Walking into the venue, initial impressions were good. It certainly looked interesting. I was somewhat concerned about how the sound would come across in such a large concrete space, but I was optimistic. After waiting an hour for the first band (seriously, why would you advertise a gig as starting at 7:30 when the first band doesn't even get onstage until closer to 8:45?), Yves Klein Blue finally took to the stage. It was my first time seeing the band, and my initial thought was "hmmm, I can see where that $20k they won from that Kickstart competition went to?". In other words, they were decked out with some nice gear. My second thought was "hmmm, this sound is muffled and thin".

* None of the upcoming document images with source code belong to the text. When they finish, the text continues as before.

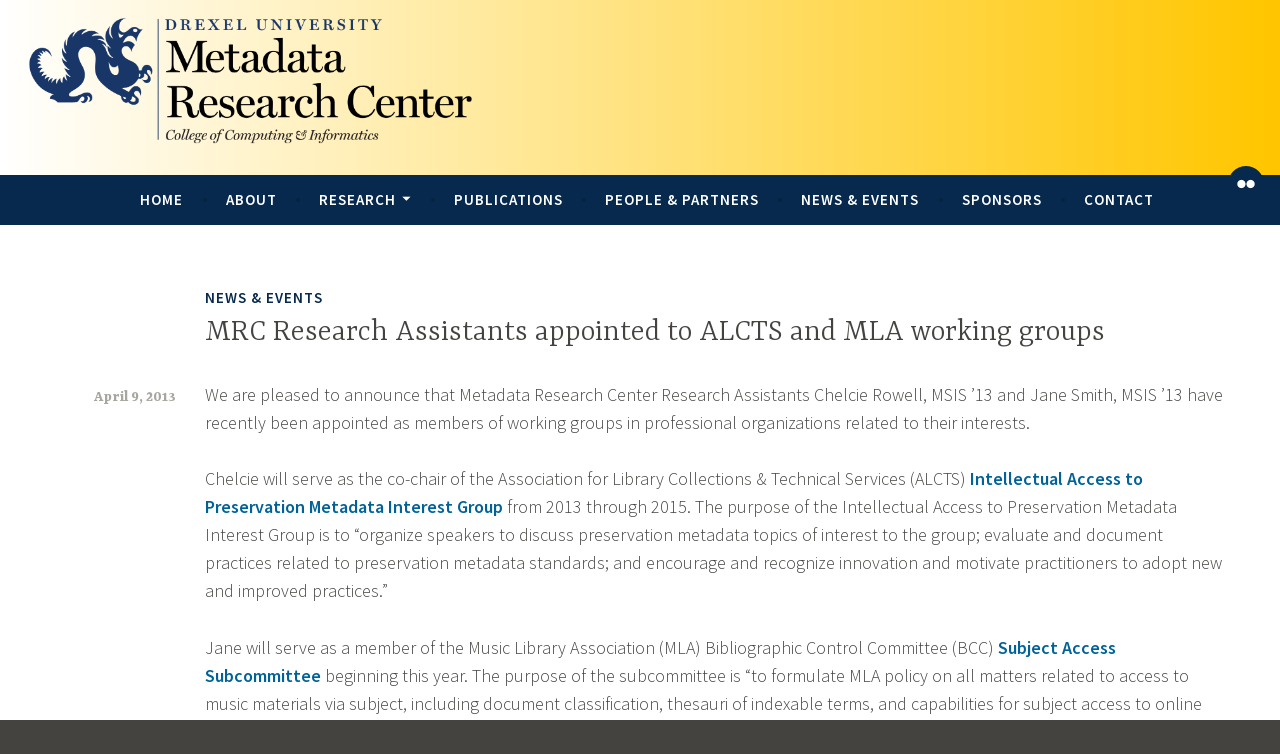

--- FILE ---
content_type: text/css
request_url: https://mrc.cci.drexel.edu/wp-content/themes/dara-child/style.css?ver=1.0.0.1569520388
body_size: 337
content:
/*
Theme Name: Dara Child
Template: dara
Author: Kristen Glaser
Description: Dara Child Theme
Version: 1.0.0.1569520388
Updated: 2019-09-26 13:53:08

*/

.site-branding {
    padding-top: 1em;
    padding-bottom: 1em;
    background-color: #07294d;
}
.custom-logo-link {
    margin-right: 60%;
    margin-top: 3px;
    margin-left: 0;
}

It seems to me that as nice as The Powerhouse is, it's not exactly the best place to see an energetic rock show. The huge space sucks up any energy that the band puts out, and the concrete walls that surround the performance area take care of any clarity that might have been found in the sound (maybe it was just because I was up on the walkways above the stage, out of the direct line of the speakers, but still, 1/3 of the audience was up there with me). Add the fact that the venue was maybe half full, and it became a difficult task for the bands to put on an engaging show. Personally, I thought that Yves Klein Blue struggled. They certainly have that British guitar pop/rock sound down pat, but to me they seemed to lack a bit of energy and spark. I just couldn't hear the hooks in their songs, and with the type of music they choose to play, melodic hooks are vital. Maybe it was just the sound of the venue, or maybe they're just not the next big thing that some people hail them as. I haven't heard their EP, so I'll wait before passing a more definitive judgement on the band. One thing is inarguable: they played for too long. My companions and I all agreed that they played at least three songs too many. For a local band playing first on the bill with only one EP to their name, a 45+minute set is too much. Then again, maybe that was the intention of Faster Louder when putting on this particular show - to put local bands on the same level as an international act. Whatever the reason, my point remains: too long.
I Heart Hiroshima faired somewhat better. Their lack of bass guitar helped to reduce the muffling effect of the venue, and their music is generally more frantic than that of Yves Klein Blue. Personally I've found a lot of the IHH shows I've seen in recent times to be somewhat lacking when compared to their early shows, where they used to rip your heads off with their aggression. While I think that they have undoubtably grown as songwriters over the last few years, live they have seemed lethargic and, at times, somewhat apathetic. This was not the case this particular night - the band was in good form, putting on the best show I've seen from them in quite a while. The only real criticism I have of them is that they had some really long breaks between songs. Their songs are generally quite short anyway, so to have a 1-2min break between them can kind of grind the show to a halt. Still, it was only an issue a couple of times through the set, so as far as the music went it was a good performance.
Tilly & The Wall finished off the evening. I'm sure there will be plenty of reviews of them elsewhere, so since they're not really within the scope of this blog I'll just say that my friend and I left after a few songs. Maybe if a) the venue had sound that was more conducive to their style of music, b) their tap-dancer wasn't sick, c) I wasn't so tired and d) they hadn't taken the stage to repeated calls of 'Brisbane, where the fuck are you!?', I might have stayed.
One thing I'd just like to mention: although I've repeatedly said that I didn't think much of the sound of the venue, I still think it can be a great place to see music. It would be an amazing place to see a more atmospheric band, like Bloon or Art of Fighting. Perhaps if the sound could be dampened in some way, so it wasn't so unclear, it would be suitable for more 'rock' acts too.